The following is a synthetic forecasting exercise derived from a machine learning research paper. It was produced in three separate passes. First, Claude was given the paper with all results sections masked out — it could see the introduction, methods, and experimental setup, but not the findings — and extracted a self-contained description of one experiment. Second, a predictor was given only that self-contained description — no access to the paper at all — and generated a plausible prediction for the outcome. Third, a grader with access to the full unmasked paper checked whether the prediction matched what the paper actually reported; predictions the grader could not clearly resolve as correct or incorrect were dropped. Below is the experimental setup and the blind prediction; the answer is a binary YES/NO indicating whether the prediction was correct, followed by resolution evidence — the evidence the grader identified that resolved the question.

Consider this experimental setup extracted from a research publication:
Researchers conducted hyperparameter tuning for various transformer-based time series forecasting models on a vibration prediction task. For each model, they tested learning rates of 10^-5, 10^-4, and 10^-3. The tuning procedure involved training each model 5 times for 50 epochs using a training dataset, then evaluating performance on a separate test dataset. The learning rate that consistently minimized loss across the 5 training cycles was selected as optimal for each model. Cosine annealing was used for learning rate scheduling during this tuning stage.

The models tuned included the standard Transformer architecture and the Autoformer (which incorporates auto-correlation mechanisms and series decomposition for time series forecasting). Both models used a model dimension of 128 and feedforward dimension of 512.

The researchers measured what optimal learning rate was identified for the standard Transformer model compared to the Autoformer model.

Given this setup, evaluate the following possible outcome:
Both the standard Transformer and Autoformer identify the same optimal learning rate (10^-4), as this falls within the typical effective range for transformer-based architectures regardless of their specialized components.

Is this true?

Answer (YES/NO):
◆ ◆ ◆ ◆ ◆ ◆ ◆
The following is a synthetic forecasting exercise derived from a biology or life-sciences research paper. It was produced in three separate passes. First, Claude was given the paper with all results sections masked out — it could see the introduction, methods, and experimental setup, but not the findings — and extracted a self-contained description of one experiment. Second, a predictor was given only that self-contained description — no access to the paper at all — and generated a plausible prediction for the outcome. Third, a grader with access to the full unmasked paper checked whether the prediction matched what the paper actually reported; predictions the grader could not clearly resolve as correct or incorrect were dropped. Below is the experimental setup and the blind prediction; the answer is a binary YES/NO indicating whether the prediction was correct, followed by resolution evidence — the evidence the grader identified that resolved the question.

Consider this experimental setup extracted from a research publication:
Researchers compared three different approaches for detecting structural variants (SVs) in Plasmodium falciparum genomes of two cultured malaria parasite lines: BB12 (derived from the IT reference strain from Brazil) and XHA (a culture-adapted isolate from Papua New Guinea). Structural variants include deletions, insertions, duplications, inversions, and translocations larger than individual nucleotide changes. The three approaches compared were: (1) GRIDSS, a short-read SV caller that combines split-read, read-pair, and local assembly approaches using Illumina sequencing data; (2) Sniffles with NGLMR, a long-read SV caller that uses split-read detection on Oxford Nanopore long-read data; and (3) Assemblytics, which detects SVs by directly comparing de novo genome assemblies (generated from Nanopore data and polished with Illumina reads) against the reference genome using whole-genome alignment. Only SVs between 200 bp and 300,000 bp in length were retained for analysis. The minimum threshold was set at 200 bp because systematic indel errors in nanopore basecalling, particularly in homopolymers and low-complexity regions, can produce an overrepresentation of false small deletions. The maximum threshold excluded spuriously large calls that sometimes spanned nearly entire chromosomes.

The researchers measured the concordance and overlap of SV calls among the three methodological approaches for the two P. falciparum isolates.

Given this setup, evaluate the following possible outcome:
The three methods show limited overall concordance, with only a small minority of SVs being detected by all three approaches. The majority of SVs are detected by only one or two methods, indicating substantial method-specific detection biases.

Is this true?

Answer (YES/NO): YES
◆ ◆ ◆ ◆ ◆ ◆ ◆
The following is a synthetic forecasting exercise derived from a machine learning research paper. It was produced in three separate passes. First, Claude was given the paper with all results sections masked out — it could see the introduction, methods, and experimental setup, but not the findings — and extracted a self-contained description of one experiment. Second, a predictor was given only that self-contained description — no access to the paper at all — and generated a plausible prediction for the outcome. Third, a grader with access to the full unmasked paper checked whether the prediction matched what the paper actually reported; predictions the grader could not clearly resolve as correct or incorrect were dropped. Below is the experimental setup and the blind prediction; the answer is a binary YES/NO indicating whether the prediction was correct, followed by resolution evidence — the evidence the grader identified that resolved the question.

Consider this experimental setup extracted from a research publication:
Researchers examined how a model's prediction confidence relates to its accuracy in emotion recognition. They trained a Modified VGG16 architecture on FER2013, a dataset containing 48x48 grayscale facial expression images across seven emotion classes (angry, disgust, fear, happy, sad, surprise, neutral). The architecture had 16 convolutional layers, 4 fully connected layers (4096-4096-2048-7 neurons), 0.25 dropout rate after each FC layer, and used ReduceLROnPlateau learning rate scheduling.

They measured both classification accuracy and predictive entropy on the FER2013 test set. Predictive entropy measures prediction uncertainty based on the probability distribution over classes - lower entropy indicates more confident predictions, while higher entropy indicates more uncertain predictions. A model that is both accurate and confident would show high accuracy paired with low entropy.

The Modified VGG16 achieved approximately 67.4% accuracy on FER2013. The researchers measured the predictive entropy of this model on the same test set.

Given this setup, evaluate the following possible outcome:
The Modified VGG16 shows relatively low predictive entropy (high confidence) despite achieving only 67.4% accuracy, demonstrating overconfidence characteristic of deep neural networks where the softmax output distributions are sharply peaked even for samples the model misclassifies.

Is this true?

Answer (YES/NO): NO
◆ ◆ ◆ ◆ ◆ ◆ ◆
What you are asked to do: Identify how many lines in the entries above contain the word "same" and provide only that figure.

Answer to this exercise: 2